* _Задания_:
• a. Какую роль в спектакле исполнял актер Н.А. Голубенцев, согласно тексту о спектакле?
• b. Дословно процитируйте отрывок из текста о спектакле: начните с места, где стоят слова «С костюмами дело», и остановитесь после слов «для футуристической эстетики.».

* _Фрагмент текста_:
-*-
С костюмами дело обстоит еще хуже: достоверно известно, что «нечистые» носили общую серую форму и представляли из себя, по замыслу режиссеров, коллективного героя; «чистые» же были немного индивидуализированы в костюме и гриме, дабы быть антиподом «нечистых». Костюм чертей представлял собой облегающее трико, где одна половина была красной, другая черной. Костюм «вещей» был изготовлен из обычной мешковины, что создавало гипертрофированные фигуры на сцене, которые являются типичными для футуристической эстетики.

Также нам известен кульминационный момент спектакля, так называемая «Нагорная проповедь», когда к «нечистым» приходит Человек просто и сообщает о шансе на лучшую жизнь в «Земле обетованной». Роль Человека просто исполняет сам Маяковский, и сохранились два воспоминания этой сцены. Соловьев пишет, что «Маяковский поднимался по лестнице первого бокового софита (левая сторона от зрителей) на достаточно большую высоту. Держась правой рукой за софитную лестницу, он выкидывал свою фигуру вперед, которая казалась из зрительного зала как бы висящей в воздухе. В таком «висящем» положении Маяковский и читал знаменитый монолог». Нечто подобное описывает и актер Н.А. Голубенцев, исполнявший роль Эскимоса-охотника в том спектакле: «Он взбирался, невидимый для публики, по железной пожарной лестнице за левым порталом сцены на высоту четырех-пяти метров, там ему надевали на пояс широкую кожаную лямку, и в нужный момент он как бы вываливался из-за портала, паря над толпой «нечистых», столпившихся на палубе ковчега. Вероятно, это было особенно впечатлительно для смотрящих из зала. В таком положении он чеканно громыхал стихи монолога». Из обоих описаний видно, что появление Маяковского было очень зрелищным и неожиданным приемом, твердо оставшимся в памяти участников и зрителей спектакля.
-*-
* _Предоставленные материалы_:
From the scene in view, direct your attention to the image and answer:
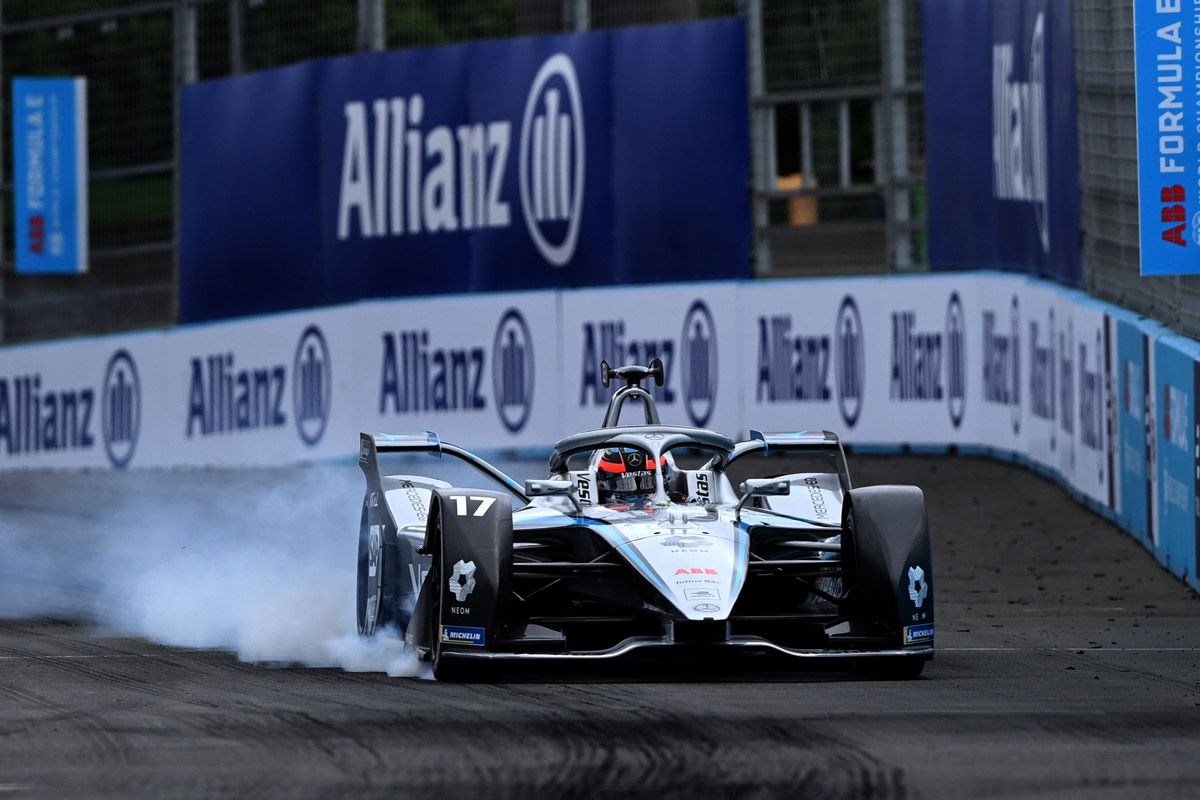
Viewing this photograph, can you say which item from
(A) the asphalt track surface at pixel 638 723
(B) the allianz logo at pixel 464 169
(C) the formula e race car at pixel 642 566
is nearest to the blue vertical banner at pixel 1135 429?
(A) the asphalt track surface at pixel 638 723

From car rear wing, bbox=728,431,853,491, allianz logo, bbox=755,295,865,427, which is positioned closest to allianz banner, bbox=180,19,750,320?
allianz logo, bbox=755,295,865,427

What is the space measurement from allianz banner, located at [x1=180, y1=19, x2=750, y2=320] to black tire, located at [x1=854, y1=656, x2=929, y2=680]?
13.7m

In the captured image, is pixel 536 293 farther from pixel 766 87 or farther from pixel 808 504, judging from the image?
pixel 808 504

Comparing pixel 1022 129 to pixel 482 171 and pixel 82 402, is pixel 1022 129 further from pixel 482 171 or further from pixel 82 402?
pixel 82 402

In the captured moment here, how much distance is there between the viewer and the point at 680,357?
23750 millimetres

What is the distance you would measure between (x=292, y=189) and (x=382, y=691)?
57.1 feet

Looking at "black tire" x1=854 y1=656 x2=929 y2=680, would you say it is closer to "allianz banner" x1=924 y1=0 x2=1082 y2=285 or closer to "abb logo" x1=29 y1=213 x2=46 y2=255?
"allianz banner" x1=924 y1=0 x2=1082 y2=285

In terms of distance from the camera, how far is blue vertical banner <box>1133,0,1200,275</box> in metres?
14.6

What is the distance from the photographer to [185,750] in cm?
→ 821

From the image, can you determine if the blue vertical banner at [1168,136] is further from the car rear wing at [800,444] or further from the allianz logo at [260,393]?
the allianz logo at [260,393]

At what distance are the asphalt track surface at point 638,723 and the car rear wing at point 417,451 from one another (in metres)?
1.16

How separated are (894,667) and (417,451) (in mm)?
2806

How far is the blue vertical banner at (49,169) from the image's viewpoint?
98.4 ft

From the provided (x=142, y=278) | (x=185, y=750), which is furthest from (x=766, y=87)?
(x=185, y=750)
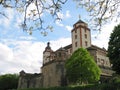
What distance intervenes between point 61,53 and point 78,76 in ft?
29.6

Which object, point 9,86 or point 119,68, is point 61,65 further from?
point 9,86

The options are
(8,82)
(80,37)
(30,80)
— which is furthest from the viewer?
(8,82)

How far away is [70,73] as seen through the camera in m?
47.8

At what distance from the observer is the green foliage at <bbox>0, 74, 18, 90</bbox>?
238ft

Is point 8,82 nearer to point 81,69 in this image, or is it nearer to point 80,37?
point 80,37

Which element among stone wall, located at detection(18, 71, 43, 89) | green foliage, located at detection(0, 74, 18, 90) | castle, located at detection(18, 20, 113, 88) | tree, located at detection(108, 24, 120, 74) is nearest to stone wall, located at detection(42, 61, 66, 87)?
castle, located at detection(18, 20, 113, 88)

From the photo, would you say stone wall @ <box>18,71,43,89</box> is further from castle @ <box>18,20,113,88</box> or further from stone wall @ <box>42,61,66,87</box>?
stone wall @ <box>42,61,66,87</box>

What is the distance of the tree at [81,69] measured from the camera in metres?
46.1

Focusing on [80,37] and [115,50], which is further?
[80,37]

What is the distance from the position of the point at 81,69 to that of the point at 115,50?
317 inches

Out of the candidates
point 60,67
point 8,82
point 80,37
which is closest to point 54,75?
point 60,67

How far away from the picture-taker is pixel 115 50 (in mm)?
40719

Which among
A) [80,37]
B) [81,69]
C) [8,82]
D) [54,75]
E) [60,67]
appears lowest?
[8,82]

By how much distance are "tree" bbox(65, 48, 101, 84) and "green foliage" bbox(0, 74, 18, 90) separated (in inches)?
1105
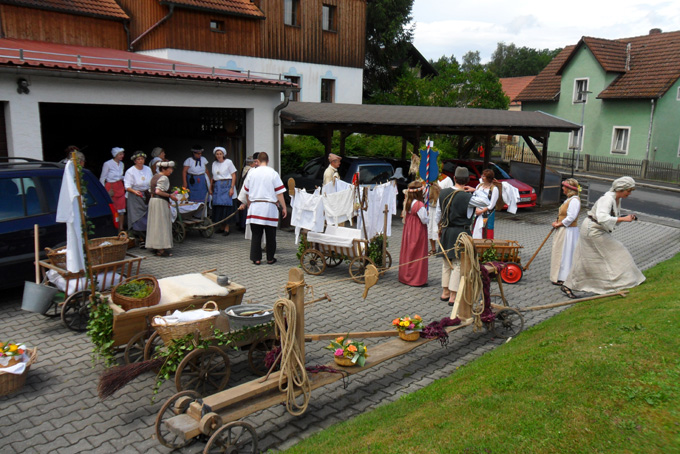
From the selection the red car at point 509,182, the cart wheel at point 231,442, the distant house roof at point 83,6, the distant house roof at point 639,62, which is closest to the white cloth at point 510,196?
the red car at point 509,182

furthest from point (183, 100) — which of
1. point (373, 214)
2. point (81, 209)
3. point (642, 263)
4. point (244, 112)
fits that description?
point (642, 263)

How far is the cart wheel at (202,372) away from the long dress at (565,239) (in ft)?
21.1

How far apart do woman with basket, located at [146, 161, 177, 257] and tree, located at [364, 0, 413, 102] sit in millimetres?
24033

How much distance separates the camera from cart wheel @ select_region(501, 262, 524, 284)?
9922 mm

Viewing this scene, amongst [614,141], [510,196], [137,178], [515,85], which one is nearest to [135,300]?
[137,178]

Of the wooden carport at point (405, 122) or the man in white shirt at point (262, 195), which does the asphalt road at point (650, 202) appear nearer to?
the wooden carport at point (405, 122)

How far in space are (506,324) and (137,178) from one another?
7.63 m

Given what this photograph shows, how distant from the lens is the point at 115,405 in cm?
535

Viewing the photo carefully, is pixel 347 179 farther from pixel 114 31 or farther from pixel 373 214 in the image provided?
pixel 114 31

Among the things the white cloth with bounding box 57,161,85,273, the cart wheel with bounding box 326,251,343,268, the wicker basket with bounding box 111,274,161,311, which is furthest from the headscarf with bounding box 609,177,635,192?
the white cloth with bounding box 57,161,85,273

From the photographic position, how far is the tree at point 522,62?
98125 mm

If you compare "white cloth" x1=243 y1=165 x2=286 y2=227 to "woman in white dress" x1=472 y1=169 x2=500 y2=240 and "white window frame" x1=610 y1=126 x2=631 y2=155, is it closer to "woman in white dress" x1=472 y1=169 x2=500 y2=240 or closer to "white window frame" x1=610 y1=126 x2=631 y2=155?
"woman in white dress" x1=472 y1=169 x2=500 y2=240

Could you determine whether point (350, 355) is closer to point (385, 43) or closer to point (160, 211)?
point (160, 211)

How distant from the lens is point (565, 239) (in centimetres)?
946
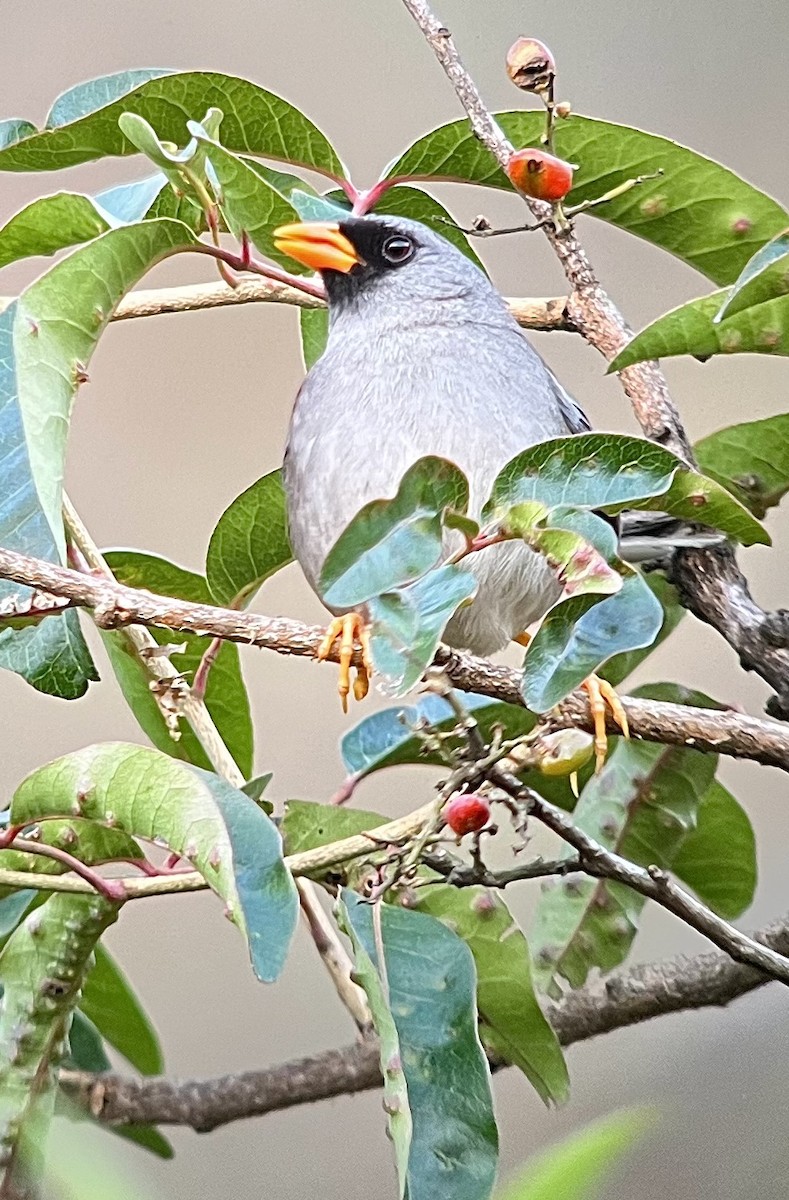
-*-
* _Ответы_:
• a. Роль Эскимоса-охотника.

• b.
С костюмами дело обстоит еще хуже: достоверно известно, что «нечистые» носили общую серую форму и представляли из себя, по замыслу режиссеров, коллективного героя; «чистые» же были немного индивидуализированы в костюме и гриме, дабы быть антиподом «нечистых». Костюм чертей представлял собой облегающее трико, где одна половина была красной, другая черной. Костюм «вещей» был изготовлен из обычной мешковины, что создавало гипертрофированные фигуры на сцене, которые являются типичными для футуристической эстетики.